## Requirements
Give the lines from the one containing "Between the dark" through the very last line, both included, as a numbered list, leaving out blank lines.

## Scene-based reasoning lines
—————

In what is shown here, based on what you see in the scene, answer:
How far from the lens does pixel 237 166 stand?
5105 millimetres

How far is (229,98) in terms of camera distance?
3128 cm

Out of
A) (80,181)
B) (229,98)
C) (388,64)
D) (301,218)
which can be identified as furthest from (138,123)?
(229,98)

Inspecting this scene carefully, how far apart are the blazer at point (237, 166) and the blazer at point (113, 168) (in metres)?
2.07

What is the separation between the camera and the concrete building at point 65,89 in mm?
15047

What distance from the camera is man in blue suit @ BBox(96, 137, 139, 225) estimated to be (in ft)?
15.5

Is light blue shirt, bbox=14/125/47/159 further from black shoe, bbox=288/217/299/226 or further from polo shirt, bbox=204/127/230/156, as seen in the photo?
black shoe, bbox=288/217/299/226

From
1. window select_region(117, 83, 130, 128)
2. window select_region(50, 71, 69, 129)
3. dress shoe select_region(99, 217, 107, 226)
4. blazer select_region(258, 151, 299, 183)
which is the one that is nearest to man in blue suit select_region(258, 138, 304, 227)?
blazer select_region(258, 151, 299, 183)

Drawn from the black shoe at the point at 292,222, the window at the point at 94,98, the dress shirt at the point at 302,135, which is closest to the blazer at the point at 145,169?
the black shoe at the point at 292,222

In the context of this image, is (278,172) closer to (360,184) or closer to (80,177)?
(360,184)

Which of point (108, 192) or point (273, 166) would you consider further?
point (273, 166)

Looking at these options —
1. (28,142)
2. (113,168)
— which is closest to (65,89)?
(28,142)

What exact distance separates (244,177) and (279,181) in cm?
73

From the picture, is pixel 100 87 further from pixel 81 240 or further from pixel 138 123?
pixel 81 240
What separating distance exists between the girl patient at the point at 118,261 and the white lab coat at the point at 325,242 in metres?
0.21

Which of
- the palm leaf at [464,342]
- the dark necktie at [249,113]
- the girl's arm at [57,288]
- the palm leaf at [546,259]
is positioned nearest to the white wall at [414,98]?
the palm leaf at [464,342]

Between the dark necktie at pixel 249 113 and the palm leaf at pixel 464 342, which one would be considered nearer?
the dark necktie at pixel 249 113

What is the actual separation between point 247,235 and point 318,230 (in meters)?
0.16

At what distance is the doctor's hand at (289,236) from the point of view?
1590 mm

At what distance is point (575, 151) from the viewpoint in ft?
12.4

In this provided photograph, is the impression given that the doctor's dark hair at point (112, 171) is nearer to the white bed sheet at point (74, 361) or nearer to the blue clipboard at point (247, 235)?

—————

## Problem solution
1. Between the dark necktie at pixel 249 113 and the palm leaf at pixel 464 342, which one would be considered nearer?
2. the dark necktie at pixel 249 113
3. What is the actual separation between point 247,235 and point 318,230 (in meters)?
4. 0.16
5. At what distance is the doctor's hand at (289,236) from the point of view?
6. 1590 mm
7. At what distance is point (575, 151) from the viewpoint in ft?
8. 12.4
9. In this provided photograph, is the impression given that the doctor's dark hair at point (112, 171) is nearer to the white bed sheet at point (74, 361) or nearer to the blue clipboard at point (247, 235)?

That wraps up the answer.